Губы вытянулись до предела. Они выглядели клювом дикой утки. И, вне всякого сомнения, выражали явное неудовольствие. В глубине души я тоже испытывал недовольство собой и поэтому решил поправиться еще раз:
— Ой, опять перепутал. У меня другое имя. На самом деле меня зовут Акума[3].
— Акума?.. И вправду Акума, ха-ха-ха... — Все еще звучал смех, будто обладатель губ читал имя по бумажке, а сами губы вытянулись (может быть, не только губы, но и вся голова — я не понял), и вслед за этим появились выпученные глаза. Возникло впечатление, точно на меня в упор уставилась золотая рыбка из аквариума. Но, присмотревшись, я обнаружил, что это человеческие глаза. Я тоже понимал — трудно найти более глупое имя, чем Акума. И уже подумал было: может, сделать еще одну поправку, но потом решил, что это ничего не даст, да к тому же лучше уж пусть он посмеется надо мной — странное, мол, имя, — чем поймет, что у меня вообще нет никакого имени, и поэтому я ограничился лишь тем, что ответил «да».

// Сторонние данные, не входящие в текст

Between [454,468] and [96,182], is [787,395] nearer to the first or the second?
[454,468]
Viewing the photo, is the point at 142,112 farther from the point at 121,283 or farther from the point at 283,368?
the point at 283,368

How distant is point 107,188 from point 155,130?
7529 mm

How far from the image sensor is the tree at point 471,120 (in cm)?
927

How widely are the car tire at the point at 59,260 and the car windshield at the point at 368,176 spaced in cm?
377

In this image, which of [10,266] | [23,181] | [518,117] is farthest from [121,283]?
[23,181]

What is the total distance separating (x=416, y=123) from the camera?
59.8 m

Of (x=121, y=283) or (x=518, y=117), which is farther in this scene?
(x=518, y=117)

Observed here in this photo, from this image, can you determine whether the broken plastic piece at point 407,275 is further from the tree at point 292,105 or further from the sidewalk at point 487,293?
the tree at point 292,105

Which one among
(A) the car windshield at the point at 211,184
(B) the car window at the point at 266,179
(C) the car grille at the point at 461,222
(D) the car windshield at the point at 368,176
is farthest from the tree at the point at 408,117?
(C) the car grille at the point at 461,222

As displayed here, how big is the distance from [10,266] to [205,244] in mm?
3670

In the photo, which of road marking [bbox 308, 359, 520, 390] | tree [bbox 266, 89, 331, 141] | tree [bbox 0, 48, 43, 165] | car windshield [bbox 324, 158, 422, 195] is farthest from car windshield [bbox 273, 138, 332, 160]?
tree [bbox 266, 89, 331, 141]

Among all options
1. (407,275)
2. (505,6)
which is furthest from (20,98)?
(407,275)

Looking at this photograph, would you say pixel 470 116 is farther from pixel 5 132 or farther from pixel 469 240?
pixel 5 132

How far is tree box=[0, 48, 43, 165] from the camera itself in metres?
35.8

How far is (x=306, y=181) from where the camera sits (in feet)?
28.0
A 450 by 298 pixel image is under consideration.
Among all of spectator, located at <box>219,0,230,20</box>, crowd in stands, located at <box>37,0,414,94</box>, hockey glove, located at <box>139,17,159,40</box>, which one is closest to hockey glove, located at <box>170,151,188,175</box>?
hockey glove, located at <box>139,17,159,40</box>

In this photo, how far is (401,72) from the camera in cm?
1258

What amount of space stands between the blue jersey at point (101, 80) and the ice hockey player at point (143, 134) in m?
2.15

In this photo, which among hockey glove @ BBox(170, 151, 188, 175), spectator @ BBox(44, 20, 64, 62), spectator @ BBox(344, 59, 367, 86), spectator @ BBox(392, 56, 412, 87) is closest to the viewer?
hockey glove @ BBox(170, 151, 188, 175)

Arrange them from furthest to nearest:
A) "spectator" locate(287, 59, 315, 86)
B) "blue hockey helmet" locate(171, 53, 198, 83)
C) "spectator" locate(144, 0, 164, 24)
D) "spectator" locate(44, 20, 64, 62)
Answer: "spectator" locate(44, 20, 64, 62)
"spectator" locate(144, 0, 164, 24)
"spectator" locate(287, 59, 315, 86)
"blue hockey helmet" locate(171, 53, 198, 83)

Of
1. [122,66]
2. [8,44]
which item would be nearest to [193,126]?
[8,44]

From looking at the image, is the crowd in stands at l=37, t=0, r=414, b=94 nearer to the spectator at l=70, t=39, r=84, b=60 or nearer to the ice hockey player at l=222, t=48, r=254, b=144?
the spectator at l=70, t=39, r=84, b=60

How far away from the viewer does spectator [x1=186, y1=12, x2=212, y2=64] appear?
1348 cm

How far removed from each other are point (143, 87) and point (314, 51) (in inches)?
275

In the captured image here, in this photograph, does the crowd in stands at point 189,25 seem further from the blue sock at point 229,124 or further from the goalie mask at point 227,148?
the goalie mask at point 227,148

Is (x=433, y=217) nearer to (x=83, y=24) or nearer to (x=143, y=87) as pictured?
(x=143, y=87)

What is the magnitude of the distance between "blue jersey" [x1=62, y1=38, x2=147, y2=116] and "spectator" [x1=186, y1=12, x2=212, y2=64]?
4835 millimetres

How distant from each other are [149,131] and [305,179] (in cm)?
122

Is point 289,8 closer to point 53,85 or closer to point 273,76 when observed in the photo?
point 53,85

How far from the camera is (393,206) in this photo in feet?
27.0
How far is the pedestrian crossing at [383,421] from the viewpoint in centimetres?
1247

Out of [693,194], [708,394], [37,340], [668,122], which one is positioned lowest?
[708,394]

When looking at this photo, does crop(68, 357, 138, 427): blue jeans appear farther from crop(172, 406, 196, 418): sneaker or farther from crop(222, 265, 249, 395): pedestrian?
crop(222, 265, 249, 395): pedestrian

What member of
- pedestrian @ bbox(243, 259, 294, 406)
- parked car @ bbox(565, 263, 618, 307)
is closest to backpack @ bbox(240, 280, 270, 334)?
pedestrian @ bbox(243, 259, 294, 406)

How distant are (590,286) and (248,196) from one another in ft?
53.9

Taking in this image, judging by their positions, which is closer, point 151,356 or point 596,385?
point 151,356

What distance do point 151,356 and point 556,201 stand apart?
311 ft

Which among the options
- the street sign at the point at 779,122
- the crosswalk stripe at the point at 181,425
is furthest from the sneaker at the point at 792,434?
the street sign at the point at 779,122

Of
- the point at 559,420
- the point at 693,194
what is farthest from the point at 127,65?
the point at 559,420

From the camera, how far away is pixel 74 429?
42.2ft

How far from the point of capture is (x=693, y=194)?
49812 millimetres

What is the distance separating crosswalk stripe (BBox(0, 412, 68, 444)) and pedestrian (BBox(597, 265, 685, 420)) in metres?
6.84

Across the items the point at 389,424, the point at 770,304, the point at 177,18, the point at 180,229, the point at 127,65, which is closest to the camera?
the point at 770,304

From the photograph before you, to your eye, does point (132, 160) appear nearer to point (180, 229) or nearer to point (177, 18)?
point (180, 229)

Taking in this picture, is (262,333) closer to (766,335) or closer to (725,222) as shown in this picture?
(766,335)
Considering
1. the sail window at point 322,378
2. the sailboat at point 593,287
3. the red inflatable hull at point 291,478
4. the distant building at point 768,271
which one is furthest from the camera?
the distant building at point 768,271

Глаза спрятались, и мне протянули карточку номер пятнадцать со словами:
— Возьмите, пожалуйста.
Устроившись в приемной на диване с продавленными пружинами, я стал ждать.
У дивана стоял столик. На нем — пепельница и испанский иллюстрированный журнал. Закурив, я положил журнал на колени. Не зная испанского, я рассматривал иллюстрации и с пятого на десятое разбирал подписи к ним. В журнале была фотография демонстрантов, окруженных отрядом полиции. Фотография женщины, плакавшей над убитым мужчиной. Потом — репродукция скелета Сальвадора Дали и рядом — фотография очаровательной балерины, танцующей умирающего лебедя. На другой странице — фотография боя быков и, опять-таки рядом с ней, — реклама коньяка. Рядом с рекламой корсета — скульптура Реймона Лагейге. Страницы, где шел сплошной текст, я пролистывал. И так дошел до двадцать третьей.